__Document excerpt__
THE WELCOMING COMMITTEE

by Imogen de la Bere

Pub Date: March 1st, 2004
ISBN: 0-09-944085-7
Publisher: Vintage UK/Trafalgar

New Zealand author de la Bere (The Last Deception of Palliser Wentwood, 1999, etc.) gives a piquant twist to the Welcome Home Party.

Middle-aged Crawford Hollander, wealthy wine merchant, considers himself a success. Though a native New Zealander, he’s lived in England for years, where he’s acquired a plummy English accent, a well-born wife, and a country house designed by Lutyens. He’s rich and has a coterie of admiring women who are delighted to accompany him to events his wife Genista would prefer to miss. But his perfect life, so carefully created, begins to crumble when, annoyed by a production of Faust, he abandons his wife and leaves the opera house and then, when ready to go home, discovers he’s been locked out of the house. And though he finds a bed with young New Zealander Mercy Fisher, whose mortgage he pays in return for a number of services rendered, he’s uncharacteristically shaken by the evening’s events. It’s soon clear that Crawford, who’s planning a celebratory visit back to New Zealand—he has a birthday coming up that can be conveniently combined with some business—is not quite the charming and considerate aesthete he appears to be. He cheated his brother-in-law, the Commander, out of his savings; destroyed his sister Rosalia’s marriage; raped Mercy when she was a schoolgirl, then insisted she have the abortion that made her sterile; falsely acquired a vineyard from a struggling couple just as they were about to succeed; and blackmailed Wolf, a brilliant vintner. Now, however, a certain three men (a.k.a. The Welcoming Committee) have their own plans for the return of this successful native son. It’s payback time, and the three do it with style—black-tie and string quartet—as Crawford gets the welcome he really deserves, justice finally served.

Conceptually cute, but sluggish in the telling.

__Recorded data__
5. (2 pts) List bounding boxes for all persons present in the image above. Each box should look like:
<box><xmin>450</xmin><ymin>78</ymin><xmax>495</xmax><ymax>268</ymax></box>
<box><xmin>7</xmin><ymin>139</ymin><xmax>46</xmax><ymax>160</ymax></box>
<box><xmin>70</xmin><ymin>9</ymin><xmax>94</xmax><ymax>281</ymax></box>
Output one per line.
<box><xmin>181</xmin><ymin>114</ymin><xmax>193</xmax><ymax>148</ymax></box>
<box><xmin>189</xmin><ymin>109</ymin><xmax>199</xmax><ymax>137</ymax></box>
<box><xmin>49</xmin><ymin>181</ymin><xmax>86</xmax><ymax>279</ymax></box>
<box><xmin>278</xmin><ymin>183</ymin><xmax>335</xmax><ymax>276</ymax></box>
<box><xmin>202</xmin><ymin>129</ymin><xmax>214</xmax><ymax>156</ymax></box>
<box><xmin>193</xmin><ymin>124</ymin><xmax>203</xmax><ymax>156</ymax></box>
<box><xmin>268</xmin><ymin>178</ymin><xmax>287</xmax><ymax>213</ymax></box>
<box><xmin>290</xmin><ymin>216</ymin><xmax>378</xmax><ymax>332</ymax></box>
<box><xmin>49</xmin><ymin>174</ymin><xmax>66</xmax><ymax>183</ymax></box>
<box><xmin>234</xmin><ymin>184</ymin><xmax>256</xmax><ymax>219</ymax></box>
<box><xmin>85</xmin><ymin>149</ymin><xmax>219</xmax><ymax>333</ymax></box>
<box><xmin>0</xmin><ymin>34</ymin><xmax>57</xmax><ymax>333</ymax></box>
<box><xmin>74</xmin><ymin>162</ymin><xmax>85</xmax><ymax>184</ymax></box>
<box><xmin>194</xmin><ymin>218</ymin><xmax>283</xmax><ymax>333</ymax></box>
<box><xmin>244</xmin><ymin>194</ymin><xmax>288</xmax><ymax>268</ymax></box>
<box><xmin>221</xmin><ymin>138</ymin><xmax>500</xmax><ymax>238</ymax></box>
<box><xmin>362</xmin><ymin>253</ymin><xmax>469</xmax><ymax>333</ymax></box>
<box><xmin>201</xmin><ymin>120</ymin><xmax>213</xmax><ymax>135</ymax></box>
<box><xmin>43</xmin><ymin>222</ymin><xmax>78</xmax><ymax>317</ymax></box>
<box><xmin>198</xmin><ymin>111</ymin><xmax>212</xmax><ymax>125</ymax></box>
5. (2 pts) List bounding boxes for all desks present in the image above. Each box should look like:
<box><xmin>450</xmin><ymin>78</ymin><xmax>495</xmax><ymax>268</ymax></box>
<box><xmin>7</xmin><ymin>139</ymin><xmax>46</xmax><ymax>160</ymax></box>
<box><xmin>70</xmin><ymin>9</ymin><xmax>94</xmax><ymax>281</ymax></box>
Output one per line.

__Instruction__
Reproduce the stretch of the book review from "by Imogen de" through "Welcome Home Party.", keeping every word and mark unchanged.

__Complete answer__
by Imogen de la Bere

Pub Date: March 1st, 2004
ISBN: 0-09-944085-7
Publisher: Vintage UK/Trafalgar

New Zealand author de la Bere (The Last Deception of Palliser Wentwood, 1999, etc.) gives a piquant twist to the Welcome Home Party.